LoBue P. Extensively drug-resistant tuberculosis. Curr Opin Infect Dis. 2009;22(2):167-73.
The purpose of this review was to describe the origin, epidemiology, diagnosis, treatment, prevention, and control of extensively drug-resistant tuberculosis (XDR TB). XDR TB is defined as the occurrence of TB in persons whose Mycobacterium tuberculosis isolates are resistant to isoniazid and rifampin and to any fluoroquinolone and at least one of three injectable second-line drugs (i.e., amikacin, kanamycin, or capreomycin). As of June 2008, XDR TB has been found in 49 countries including the United States. It generally takes several weeks to detect XDR TB using conventional culture-based methods, although some progress is being made in developing rapid molecular tests. Treatment for XDR TB is difficult, usually requiring at least 18-24 months of four to six second-line anti-TB drugs.
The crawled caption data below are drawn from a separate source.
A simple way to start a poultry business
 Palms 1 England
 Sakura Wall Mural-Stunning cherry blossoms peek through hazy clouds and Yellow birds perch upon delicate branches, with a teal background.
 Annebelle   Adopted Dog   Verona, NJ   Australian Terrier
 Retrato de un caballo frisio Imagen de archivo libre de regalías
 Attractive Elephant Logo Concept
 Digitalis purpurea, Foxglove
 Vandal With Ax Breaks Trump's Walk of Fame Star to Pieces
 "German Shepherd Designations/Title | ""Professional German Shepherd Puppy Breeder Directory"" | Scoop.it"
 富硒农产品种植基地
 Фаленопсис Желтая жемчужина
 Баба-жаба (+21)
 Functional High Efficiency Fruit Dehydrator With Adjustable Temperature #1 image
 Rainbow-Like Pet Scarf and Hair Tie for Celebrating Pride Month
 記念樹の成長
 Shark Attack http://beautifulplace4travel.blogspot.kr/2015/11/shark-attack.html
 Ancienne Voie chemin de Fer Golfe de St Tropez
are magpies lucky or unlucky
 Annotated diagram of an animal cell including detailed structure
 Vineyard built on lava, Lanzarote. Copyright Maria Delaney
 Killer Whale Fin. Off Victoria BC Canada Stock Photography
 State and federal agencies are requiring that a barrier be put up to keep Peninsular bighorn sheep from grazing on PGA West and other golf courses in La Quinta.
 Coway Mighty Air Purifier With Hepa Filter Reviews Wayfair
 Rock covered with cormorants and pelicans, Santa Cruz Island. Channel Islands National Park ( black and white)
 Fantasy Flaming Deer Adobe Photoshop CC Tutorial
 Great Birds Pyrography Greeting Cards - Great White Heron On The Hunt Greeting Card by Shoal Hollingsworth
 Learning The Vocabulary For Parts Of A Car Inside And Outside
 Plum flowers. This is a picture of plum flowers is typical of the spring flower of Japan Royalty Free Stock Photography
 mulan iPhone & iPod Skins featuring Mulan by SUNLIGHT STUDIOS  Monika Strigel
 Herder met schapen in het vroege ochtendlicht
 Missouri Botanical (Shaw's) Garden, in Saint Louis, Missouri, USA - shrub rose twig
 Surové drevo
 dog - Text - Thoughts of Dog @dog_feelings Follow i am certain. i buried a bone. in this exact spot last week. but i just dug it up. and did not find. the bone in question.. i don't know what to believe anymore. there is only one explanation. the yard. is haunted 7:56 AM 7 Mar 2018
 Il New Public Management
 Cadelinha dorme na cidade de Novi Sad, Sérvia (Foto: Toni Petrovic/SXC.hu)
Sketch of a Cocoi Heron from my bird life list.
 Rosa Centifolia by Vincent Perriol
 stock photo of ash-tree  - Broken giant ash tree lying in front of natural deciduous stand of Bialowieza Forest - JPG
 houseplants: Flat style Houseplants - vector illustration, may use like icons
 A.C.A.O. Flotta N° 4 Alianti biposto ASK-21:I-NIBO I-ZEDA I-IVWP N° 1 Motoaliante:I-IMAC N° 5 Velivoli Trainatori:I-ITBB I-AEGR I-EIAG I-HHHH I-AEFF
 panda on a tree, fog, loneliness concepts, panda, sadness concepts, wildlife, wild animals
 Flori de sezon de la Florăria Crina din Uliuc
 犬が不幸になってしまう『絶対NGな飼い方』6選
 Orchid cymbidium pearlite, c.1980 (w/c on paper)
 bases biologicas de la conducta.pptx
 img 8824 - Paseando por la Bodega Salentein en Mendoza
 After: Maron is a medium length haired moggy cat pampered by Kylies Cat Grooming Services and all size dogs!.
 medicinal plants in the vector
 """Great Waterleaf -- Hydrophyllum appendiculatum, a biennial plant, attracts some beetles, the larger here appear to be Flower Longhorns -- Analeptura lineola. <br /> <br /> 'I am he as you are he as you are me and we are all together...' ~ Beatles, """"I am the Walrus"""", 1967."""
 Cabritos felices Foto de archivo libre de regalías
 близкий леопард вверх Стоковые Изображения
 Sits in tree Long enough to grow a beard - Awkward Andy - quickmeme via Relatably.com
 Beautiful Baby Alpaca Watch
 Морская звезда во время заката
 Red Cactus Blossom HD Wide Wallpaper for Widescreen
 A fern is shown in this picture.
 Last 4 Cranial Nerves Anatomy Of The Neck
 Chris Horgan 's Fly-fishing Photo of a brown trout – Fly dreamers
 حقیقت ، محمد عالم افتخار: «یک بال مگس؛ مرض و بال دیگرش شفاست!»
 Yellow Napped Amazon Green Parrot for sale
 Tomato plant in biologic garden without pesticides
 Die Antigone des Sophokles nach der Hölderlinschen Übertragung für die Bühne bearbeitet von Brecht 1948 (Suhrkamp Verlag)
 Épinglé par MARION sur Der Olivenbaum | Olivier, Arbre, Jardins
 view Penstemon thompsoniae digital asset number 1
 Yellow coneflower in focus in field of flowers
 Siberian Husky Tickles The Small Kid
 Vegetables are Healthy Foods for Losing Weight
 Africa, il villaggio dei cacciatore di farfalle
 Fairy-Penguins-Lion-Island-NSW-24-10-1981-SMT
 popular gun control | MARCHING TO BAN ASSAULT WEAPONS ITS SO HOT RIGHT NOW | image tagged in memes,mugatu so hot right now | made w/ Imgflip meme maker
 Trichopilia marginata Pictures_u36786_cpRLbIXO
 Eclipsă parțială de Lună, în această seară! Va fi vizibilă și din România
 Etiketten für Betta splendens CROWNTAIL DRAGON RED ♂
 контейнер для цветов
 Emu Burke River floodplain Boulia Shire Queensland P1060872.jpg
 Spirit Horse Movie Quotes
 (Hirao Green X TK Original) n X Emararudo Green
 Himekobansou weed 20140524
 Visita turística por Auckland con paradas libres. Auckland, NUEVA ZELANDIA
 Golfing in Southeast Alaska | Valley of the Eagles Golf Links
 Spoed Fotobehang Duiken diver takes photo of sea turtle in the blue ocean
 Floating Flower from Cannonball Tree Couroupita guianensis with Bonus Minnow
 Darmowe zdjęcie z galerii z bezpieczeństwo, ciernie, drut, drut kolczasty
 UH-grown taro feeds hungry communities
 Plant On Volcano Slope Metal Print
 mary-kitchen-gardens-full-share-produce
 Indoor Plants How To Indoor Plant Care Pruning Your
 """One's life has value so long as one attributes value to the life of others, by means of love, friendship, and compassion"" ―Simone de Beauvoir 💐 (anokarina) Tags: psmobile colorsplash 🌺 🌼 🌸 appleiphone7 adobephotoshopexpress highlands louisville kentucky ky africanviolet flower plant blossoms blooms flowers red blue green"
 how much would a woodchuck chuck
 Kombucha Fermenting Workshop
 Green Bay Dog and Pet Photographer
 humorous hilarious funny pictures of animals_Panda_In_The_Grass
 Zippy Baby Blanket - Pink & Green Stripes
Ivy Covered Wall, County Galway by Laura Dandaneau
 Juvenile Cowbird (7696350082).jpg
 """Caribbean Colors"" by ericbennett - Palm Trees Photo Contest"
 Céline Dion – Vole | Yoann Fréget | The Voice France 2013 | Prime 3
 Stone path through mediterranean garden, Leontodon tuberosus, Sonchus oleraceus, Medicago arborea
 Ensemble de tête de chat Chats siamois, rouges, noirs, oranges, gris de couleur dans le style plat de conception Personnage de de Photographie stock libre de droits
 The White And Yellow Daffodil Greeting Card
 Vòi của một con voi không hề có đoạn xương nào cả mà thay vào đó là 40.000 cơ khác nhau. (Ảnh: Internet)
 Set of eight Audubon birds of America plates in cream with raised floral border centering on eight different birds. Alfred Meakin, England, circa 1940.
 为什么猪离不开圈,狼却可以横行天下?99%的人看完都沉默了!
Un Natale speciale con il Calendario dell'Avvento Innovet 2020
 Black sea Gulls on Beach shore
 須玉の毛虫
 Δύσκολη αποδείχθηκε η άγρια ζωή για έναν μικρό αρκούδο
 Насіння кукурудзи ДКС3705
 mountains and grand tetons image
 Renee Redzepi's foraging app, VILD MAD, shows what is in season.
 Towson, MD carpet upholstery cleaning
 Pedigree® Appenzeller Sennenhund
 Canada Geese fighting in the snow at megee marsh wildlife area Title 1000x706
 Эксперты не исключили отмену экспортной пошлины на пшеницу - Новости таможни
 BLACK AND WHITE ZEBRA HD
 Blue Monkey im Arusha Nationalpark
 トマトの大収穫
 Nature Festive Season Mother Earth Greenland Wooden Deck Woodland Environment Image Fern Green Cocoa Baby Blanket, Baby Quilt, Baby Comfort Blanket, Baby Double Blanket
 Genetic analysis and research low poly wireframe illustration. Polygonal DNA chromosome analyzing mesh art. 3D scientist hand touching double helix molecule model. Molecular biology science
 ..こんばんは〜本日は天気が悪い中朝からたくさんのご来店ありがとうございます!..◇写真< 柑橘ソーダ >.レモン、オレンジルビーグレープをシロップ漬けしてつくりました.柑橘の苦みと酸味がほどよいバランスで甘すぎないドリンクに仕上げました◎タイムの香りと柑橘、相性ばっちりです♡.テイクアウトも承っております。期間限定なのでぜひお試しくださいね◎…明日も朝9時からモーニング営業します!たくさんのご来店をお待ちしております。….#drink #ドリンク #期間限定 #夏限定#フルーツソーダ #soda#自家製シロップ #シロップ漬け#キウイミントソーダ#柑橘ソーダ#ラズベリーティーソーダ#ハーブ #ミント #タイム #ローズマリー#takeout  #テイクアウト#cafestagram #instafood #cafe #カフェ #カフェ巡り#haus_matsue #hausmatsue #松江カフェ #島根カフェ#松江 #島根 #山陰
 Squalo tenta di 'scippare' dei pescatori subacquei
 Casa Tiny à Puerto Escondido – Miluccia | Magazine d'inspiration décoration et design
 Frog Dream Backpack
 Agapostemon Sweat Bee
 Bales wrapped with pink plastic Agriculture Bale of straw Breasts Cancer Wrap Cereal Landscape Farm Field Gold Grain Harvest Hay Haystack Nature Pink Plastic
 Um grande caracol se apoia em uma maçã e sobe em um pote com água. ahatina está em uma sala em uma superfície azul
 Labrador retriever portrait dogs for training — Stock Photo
Treatment success rates are generally 30-50%, with very poor outcomes in HIV-infected patients. Management of contacts to infectious XDR TB patients is complicated by the lack of a proven effective treatment for XDR latent tuberculosis infection. XDR TB is an emerging global health threat. The disease is difficult and expensive to diagnose and treat, and outcomes are frequently poor. New rapid diagnostic tests and new classes of anti-TB drugs are needed to successfully combat this global problem.